Remember the pay phone? They seemed to be everywhere growing up. Airports, gas stations, corner stores, bus depots. Pay phones back then were as accessible as ATMs are today. For those under 30 reading this post, a quick lesson in pay phone procedures: 1) find a dime 2) insert dime into pay phone slot 3) dial a local number 4) a 3 minute call is placed 5) begin talking; however, since 3 minutes goes fast, you needed to make the most of your time 6) if necessary, insert another dime to extend the 3 minutes.
In today's digital world, we communicate effortlessly and continuously via the internet, tablets, smart phones, and email to name a few all without having to choose our words carefully. If we send a bad email, we send another. A bad tweet? No problem? Just ask for forgiveness in your next tweet some 30 seconds later. My point is that we don't value the art of effective communication anymore. Because we had to search for a pay phone and then pay for the call, we as a society were much more careful with our words because we connected our words with a cost. The cost, partly financial, partly time and partly access, made us stop and think about what to say before we said it.
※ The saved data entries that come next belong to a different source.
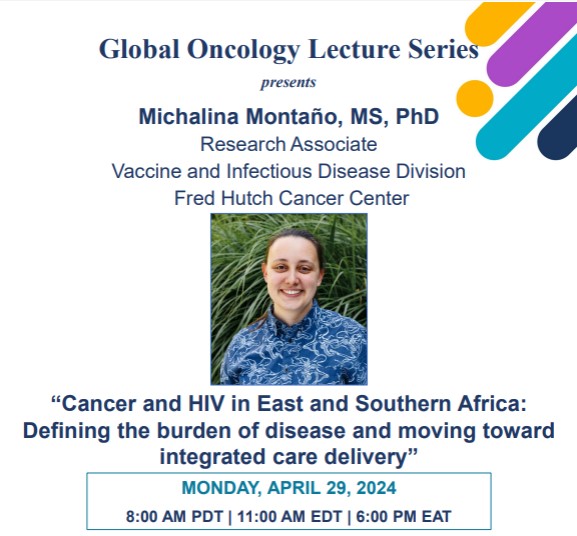 Global Oncology Lecture Series

presents

Michalina Montaño, MS, PhD
Research Associate
Vaccine and Infectious Disease Division
Fred Hutch Cancer Center

“Cancer and HIV in East and Southern Africa: Defining the burden of disease and moving toward integrated care delivery”

MONDAY, APRIL 29, 2024
8:00 AM PDT | 11:00 AM EDT | 6:00 PM EAT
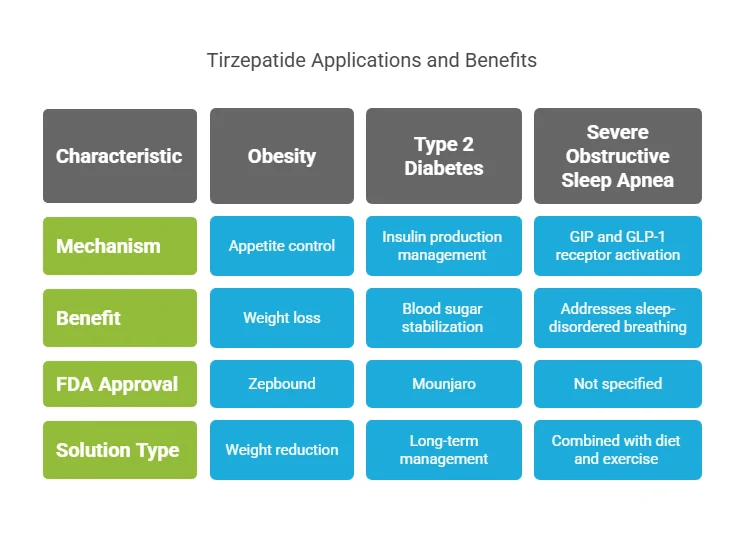 Tirzepatide Applications and Benefits

| Characteristic | Obesity | Type 2 Diabetes | Severe Obstructive Sleep Apnea |
|---|---|---|---|
| Mechanism | Appetite control | Insulin production management | GIP and GLP-1 receptor activation |
| Benefit | Weight loss | Blood sugar stabilization | Addresses sleep-disordered breathing |
| FDA Approval | Zepbound | Mounjaro | Not specified |
| Solution Type | Weight reduction | Long-term management | Combined with diet and exercise |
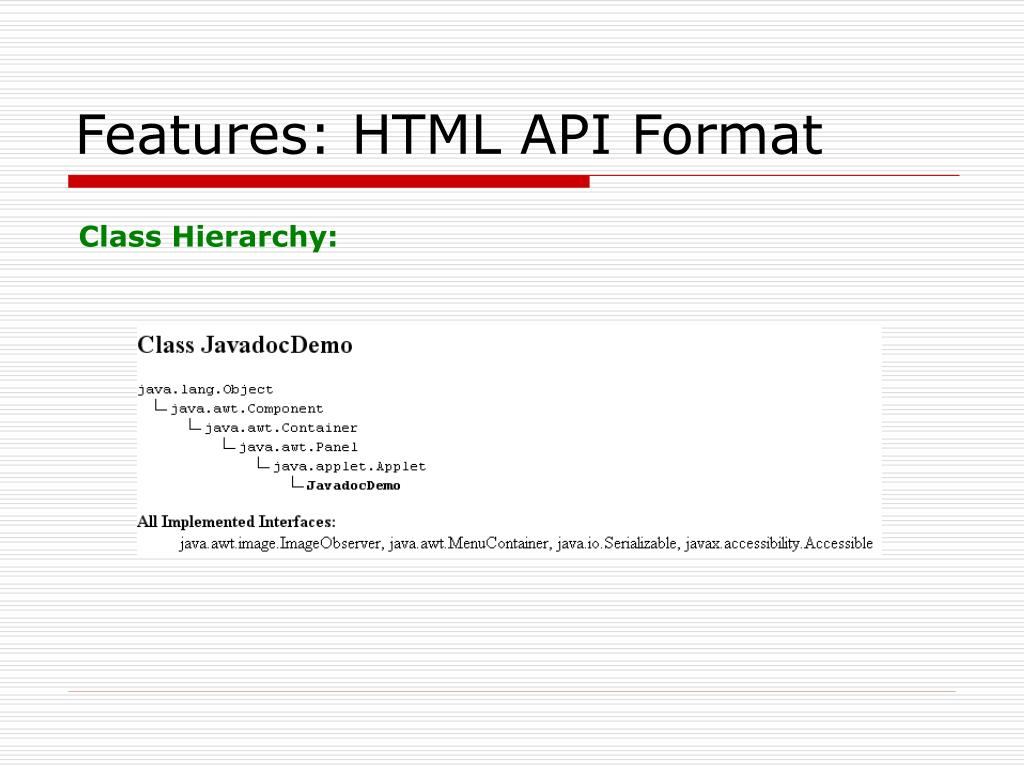 Features: HTML API Format

Class Hierarchy:

Class JavadocDemo

java.lang.Object
└ java.awt.Component
└ java.awt.Container
└ java.awt.Panel
└ java.applet.Applet
└ JavadocDemo

All Implemented Interfaces:
java.awt.image.ImageObserver, java.awt.MenuContainer, java.io.Serializable, javax.accessibility.Accessible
• Believe that while words can heal, they can also hurt.
• Act by choosing your words carefully. Stop and think about what you are going to say before communicating it to the world
• Serving others with kind words is beneficial because as James 3:18 says, "Peacemakers who sow in peace reap a harvest of righteousness."
While the pay phone may not return to society, I wish people today would bring back the spirit of the pay phone when communicating: our words have a cost so therefore, society should value their impact on others.